● **TASK OBJECTIVE**
Copy the entire passage below on the Preparedness movement before World War I word for word, keeping every letter, capital and punctuation mark as it appears.

● **EXCERPT PROVIDED**
........
Before WoRLD WAR I Preparedness became a movement to increase the military capacity of the United States as well as citizen support for war efforts. After the outbreak of European hostilities in 1914, organizations such as the National Security League, the American Defense Society, the League to Enforce Peace, and the American Rights Committee exerted pressure on an unwilling president WooDROW Wilson to strengthen military defenses. Wilson, who campaigned and won on keeping America out of the war, stood behind his pledge of NEuTRALITY until events forced the United States entry into the war in 1917.
Theodore Roosevelt was a leading advocate of the Preparedness movement. He wrote America and the World War in 1915 and Fear God and Take Your Own Part in 1916, which appealed to the people of the United States to prepare for war. These books helped popularize the Preparedness movement. Roosevelt disdained those who, like Wilson, were “Flubdubs and Molycoddles” ignoring the fact that the country was unprepared to fight. The Preparedness movement took offense at occupied Belgium’s fate and decried “German atrocities,” which were said to be going on there.
In 1914, the Army War College issued a report entitled “A Statement of a Proper Military Policy for the United States,” which warned of depending on isolationism as a policy. It warned that newer technology, such as the submarine, the airplane, and the wireless telegraph placed the United States within the sphere of action of hostile nations. No longer could the United States depend on distance and geography to protect it. War College estimates demanded a standing army of at least 500,000 with a reserve of equal force. It also called for arms and training programs.
........
[Data entries]
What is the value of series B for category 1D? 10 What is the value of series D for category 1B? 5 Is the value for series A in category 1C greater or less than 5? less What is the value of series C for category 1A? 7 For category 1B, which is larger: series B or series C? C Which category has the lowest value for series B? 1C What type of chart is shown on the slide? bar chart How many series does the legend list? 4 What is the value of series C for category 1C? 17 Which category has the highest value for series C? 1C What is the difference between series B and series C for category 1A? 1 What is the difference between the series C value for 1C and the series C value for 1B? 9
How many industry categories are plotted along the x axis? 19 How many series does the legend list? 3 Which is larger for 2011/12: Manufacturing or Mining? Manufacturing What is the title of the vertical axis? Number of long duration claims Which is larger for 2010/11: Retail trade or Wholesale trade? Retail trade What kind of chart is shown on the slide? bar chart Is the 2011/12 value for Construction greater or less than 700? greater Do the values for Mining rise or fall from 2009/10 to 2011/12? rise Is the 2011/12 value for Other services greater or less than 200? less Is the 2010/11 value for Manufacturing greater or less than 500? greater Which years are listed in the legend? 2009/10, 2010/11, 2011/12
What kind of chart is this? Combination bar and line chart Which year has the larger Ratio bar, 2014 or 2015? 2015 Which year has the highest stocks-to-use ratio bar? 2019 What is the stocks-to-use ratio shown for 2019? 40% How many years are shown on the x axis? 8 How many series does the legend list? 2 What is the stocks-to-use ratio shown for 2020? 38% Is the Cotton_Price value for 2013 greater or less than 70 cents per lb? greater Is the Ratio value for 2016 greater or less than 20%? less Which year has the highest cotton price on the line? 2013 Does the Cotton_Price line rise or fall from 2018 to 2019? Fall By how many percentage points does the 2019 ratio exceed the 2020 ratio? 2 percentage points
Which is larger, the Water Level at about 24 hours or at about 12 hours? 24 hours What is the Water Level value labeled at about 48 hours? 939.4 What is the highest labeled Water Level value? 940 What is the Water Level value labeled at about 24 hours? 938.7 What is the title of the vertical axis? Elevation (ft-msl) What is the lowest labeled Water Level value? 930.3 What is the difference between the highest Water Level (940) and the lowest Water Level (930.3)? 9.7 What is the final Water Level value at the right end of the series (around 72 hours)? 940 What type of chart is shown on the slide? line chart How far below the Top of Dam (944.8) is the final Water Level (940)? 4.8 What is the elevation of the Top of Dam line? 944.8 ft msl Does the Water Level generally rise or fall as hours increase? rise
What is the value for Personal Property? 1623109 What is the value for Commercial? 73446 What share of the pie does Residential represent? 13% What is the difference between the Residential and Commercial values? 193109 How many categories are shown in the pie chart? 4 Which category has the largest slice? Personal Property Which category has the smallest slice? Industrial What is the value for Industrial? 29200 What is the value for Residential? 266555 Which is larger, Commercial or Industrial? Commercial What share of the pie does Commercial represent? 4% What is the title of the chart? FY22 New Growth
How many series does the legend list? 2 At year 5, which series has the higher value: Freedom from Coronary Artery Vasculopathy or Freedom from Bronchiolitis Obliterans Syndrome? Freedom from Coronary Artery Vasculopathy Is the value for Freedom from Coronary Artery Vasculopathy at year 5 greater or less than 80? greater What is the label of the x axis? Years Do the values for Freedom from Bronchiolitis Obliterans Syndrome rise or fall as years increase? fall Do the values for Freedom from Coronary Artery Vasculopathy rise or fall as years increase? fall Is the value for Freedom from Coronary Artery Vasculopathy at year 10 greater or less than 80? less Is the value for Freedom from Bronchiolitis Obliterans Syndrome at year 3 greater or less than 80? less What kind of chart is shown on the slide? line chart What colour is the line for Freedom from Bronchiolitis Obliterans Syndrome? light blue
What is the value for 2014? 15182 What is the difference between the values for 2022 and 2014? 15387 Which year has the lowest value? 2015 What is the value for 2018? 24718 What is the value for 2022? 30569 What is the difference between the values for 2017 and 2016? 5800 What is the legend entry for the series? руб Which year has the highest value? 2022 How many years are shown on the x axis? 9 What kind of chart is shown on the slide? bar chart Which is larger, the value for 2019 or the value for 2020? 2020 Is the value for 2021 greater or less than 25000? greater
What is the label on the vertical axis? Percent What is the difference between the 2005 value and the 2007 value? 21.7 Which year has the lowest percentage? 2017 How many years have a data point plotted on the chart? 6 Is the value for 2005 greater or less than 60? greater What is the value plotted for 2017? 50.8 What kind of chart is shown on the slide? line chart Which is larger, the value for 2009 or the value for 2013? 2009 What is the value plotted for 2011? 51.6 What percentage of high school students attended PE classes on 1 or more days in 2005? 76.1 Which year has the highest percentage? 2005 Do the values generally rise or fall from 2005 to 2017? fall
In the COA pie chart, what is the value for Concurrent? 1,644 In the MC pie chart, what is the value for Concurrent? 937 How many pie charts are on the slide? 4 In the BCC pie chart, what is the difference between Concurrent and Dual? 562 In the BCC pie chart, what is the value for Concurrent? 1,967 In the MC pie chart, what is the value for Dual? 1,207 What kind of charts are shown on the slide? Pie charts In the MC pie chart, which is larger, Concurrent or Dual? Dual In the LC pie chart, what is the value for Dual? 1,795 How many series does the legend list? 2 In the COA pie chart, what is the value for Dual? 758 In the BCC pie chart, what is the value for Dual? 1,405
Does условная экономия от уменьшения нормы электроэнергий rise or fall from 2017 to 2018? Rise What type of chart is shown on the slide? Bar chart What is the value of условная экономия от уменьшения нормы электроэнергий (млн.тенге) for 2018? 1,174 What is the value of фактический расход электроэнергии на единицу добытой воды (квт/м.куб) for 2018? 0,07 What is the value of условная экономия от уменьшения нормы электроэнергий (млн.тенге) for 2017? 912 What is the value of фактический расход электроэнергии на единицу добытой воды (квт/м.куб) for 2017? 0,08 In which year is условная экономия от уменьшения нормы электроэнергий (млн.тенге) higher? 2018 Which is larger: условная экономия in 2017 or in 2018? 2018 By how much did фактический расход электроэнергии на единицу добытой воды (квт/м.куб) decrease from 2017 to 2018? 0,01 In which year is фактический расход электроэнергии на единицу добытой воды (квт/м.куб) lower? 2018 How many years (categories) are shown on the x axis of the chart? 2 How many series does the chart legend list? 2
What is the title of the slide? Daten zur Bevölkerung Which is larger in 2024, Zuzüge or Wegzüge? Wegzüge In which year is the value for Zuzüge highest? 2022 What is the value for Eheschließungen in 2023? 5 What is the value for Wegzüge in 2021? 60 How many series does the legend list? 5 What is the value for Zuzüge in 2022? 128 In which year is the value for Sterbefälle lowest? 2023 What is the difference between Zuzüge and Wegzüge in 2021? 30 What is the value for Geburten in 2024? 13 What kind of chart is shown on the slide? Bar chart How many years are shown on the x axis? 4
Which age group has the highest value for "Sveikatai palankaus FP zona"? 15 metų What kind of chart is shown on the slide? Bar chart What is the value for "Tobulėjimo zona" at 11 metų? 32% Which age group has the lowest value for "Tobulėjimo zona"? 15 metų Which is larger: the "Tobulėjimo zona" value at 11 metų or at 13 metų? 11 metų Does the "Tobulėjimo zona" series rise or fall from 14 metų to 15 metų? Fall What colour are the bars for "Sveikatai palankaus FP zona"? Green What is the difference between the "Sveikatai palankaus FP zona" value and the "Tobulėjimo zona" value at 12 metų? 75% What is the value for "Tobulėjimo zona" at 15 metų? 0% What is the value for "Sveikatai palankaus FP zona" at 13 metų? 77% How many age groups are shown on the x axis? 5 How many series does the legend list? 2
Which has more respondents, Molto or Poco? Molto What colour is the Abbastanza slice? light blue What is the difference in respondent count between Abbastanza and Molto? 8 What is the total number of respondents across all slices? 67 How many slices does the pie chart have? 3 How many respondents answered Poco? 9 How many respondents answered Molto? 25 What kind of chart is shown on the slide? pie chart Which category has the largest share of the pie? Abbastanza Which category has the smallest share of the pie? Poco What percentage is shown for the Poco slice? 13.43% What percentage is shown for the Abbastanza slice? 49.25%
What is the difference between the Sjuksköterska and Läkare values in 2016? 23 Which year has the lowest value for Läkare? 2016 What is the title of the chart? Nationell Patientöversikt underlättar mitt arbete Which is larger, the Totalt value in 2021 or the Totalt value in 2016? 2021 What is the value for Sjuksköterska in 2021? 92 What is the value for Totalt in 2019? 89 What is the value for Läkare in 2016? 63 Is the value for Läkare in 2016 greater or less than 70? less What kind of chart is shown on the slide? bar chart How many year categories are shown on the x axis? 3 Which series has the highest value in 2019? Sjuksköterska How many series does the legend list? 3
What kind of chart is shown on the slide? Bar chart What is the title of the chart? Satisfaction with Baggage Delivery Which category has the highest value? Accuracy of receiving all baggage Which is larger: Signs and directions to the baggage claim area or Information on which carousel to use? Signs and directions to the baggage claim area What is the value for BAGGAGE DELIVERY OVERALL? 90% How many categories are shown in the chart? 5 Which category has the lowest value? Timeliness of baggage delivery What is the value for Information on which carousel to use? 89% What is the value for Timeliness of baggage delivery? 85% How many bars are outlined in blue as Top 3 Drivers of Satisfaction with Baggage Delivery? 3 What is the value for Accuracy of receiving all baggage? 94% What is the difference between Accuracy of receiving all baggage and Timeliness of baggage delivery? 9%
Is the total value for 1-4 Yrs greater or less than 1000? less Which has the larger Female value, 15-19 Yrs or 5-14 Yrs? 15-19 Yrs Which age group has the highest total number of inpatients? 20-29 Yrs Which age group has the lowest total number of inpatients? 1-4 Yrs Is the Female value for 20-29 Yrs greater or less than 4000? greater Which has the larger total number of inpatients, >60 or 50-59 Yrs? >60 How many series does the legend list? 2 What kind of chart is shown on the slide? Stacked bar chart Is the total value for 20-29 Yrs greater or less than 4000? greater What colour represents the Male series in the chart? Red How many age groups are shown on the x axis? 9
........
● **THE COMPLETED TASK**
Before WoRLD WAR I Preparedness became a movement to increase the military capacity of the United States as well as citizen support for war efforts. After the outbreak of European hostilities in 1914, organizations such as the National Security League, the American Defense Society, the League to Enforce Peace, and the American Rights Committee exerted pressure on an unwilling president WooDROW Wilson to strengthen military defenses. Wilson, who campaigned and won on keeping America out of the war, stood behind his pledge of NEuTRALITY until events forced the United States entry into the war in 1917.
Theodore Roosevelt was a leading advocate of the Preparedness movement. He wrote America and the World War in 1915 and Fear God and Take Your Own Part in 1916, which appealed to the people of the United States to prepare for war. These books helped popularize the Preparedness movement. Roosevelt disdained those who, like Wilson, were “Flubdubs and Molycoddles” ignoring the fact that the country was unprepared to fight. The Preparedness movement took offense at occupied Belgium’s fate and decried “German atrocities,” which were said to be going on there.
In 1914, the Army War College issued a report entitled “A Statement of a Proper Military Policy for the United States,” which warned of depending on isolationism as a policy. It warned that newer technology, such as the submarine, the airplane, and the wireless telegraph placed the United States within the sphere of action of hostile nations. No longer could the United States depend on distance and geography to protect it. War College estimates demanded a standing army of at least 500,000 with a reserve of equal force. It also called for arms and training programs.